While gay pride "stuff" may have been keeping us busy it has been just a sideshow here in the Galluccio home.  You see our daughter, Madison, graduated 8th grade last night.  Here in North Haledon, that is a BIG thing! June started with an overnight trip to Rocking Horse Ranch with the 8th grade class.  The madness or room assignments, packing and just anxiety was week one.  Week two's event was the 8th grade dance.  The actual prep work for that little diddy started somewhere in February when we began looking for the perfect dress! But as the event drew near all sorts of plans came up.  We tested makeup and hair, had a few dress rehersals and even changed shoes.  Week three was like, OMG we have finals!! To be honest, I forgot finals too so who could blame her for forgetting.  Which brings us to the big event of last night.....the graduation.

Before I go on, I just want to add that Adam, remember him? the famous little toddler we fought the state of NJ to adopt as a couple.  Well Adam is 15 now and autistic and NEEDS to be the center of attention sooooooo while pride and Madison were demanding our attention somehow Michael and I, a therapist, a behaviorist and a staff of angels at school were able to meet his needs as well.  What a great team we have keeping him on track!

So, I'm sure most of you have been to a graduation of some sort before so I won't bore you with the details but I will share this.  After diplomas came awards.  In the audience for Madison were Michael and I, Adam, Rosa, Rosa's husband Jose, and their three children, our grand daughters, Maryanna, Leila and Joselyn.  That's not it because Michael's parents as well as mine were sitting right there with us when we heard:

"The Humanitarian Award is given to the student, who consistently exhibits genuine acts of kindness, compassion and concern for everyone.  This award is presented to (wait for it!)  Madison Galluccio"

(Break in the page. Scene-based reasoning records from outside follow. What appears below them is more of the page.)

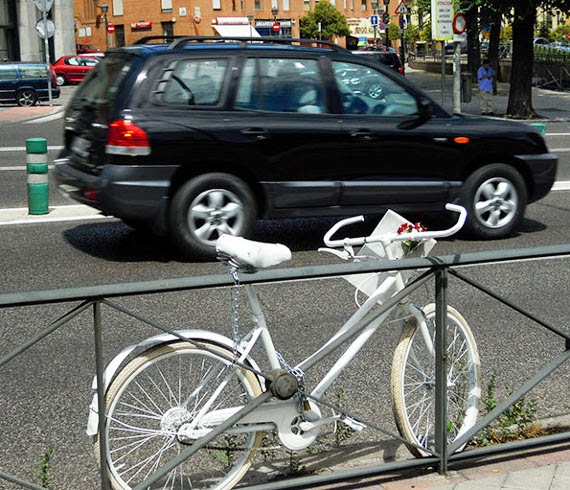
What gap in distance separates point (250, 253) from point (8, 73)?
107ft

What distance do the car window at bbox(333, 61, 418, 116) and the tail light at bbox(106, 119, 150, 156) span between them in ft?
6.33

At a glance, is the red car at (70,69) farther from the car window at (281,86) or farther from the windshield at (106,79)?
the car window at (281,86)

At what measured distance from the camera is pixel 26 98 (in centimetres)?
3541

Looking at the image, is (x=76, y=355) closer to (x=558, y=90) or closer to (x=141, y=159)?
(x=141, y=159)

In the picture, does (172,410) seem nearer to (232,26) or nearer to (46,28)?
(46,28)

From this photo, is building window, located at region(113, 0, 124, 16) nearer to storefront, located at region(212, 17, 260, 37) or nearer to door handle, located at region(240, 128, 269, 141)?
storefront, located at region(212, 17, 260, 37)

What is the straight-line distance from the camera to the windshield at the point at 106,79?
9.58 m

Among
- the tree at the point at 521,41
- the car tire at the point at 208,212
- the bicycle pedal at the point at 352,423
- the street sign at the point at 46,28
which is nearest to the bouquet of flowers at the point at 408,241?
the bicycle pedal at the point at 352,423

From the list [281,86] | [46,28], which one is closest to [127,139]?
[281,86]

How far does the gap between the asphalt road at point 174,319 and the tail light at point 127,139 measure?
0.97m

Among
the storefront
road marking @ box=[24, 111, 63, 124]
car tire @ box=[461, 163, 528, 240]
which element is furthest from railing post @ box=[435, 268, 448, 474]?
the storefront

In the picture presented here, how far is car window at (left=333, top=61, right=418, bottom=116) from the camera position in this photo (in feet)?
32.9

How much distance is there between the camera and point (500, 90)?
1720 inches

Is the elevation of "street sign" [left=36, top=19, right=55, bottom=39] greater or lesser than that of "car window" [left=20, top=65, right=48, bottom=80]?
greater
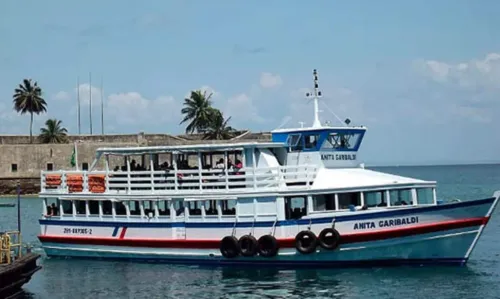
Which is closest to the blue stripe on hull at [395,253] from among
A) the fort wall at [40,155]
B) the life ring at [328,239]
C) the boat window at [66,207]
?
the life ring at [328,239]

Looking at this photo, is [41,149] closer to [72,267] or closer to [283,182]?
[72,267]

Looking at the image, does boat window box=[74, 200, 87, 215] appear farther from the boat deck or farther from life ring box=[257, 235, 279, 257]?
life ring box=[257, 235, 279, 257]

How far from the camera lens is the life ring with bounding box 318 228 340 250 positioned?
2470cm

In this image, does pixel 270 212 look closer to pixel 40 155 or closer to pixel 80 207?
pixel 80 207

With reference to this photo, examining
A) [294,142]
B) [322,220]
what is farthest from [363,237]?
[294,142]

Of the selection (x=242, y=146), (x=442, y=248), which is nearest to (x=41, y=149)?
(x=242, y=146)

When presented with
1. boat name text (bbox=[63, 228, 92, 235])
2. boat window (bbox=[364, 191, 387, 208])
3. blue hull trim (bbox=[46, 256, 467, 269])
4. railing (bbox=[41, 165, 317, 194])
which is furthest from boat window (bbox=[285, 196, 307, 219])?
boat name text (bbox=[63, 228, 92, 235])

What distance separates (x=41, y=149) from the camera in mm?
67062

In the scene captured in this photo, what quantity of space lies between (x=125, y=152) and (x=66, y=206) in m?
3.56

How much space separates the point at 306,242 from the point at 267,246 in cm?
127

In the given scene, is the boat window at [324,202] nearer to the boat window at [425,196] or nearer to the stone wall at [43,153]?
the boat window at [425,196]

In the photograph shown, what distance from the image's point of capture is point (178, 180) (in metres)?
27.5

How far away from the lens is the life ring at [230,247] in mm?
25719

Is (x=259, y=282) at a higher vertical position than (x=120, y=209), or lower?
lower
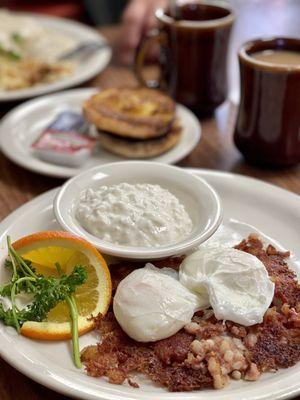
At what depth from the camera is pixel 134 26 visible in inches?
99.2

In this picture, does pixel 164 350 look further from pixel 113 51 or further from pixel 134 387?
pixel 113 51

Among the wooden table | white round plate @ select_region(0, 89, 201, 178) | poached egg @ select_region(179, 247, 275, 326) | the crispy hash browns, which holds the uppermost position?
poached egg @ select_region(179, 247, 275, 326)

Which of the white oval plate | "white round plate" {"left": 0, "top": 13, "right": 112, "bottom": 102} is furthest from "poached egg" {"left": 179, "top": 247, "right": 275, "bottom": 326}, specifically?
"white round plate" {"left": 0, "top": 13, "right": 112, "bottom": 102}

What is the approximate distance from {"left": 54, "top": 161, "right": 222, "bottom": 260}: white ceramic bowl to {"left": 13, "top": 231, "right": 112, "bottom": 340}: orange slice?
6 cm

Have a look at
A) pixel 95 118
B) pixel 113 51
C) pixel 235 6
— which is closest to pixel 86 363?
pixel 95 118

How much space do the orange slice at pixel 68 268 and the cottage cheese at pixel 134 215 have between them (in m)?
0.10

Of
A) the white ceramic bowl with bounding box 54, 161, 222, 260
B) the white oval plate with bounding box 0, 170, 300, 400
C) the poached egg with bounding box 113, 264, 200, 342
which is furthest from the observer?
the white ceramic bowl with bounding box 54, 161, 222, 260

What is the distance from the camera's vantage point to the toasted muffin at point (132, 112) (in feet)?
5.87

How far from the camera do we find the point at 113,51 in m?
2.67

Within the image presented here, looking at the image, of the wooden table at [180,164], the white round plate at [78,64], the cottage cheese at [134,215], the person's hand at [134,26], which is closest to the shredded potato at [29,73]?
the white round plate at [78,64]

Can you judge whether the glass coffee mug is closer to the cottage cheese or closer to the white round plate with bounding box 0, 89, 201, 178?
the white round plate with bounding box 0, 89, 201, 178

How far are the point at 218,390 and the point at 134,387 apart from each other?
15cm

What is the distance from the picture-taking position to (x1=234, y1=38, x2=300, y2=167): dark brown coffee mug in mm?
1684

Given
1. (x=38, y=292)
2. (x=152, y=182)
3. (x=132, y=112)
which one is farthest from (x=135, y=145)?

There isn't a soul on this planet that can question me about pride today. I have pride dripping out of each and every pore, gushing like rays of sunshine from my eyes.  Most of this feeling comes from having such a beautiful daughter, a beautiful family, but it all is wrapped up in the pride I have being a gay man that has refused to settle for anything.  Remembering countless interviews where Michael and I defended our right to have and raise children. The absurd, sometimes hateful, "facts" how we would destroy the children, the family as a whole....blah blah blah

Today I rest easy knowing that somewhere Rev. Fallwell (may he rest in...), who wanted to take our children away and find them "good moral homes", knows that Madison Elena Galluccio, daughter of Jon and Michael Galluccio recieved the Humanitarian Award. 

So am I proud to be a gay man?  I'm so proud you better find a new word for it!! So tell me, what are you most proud of this June? 

Remember if you're in NYC this Sunday June 26th for the pride parade look for us marching with GAAMC. If you can't find me, look for Michael, Adam, Madison, Rosa, Jose, Maryanna, Leila or Joselyn afterall pride is a family affair!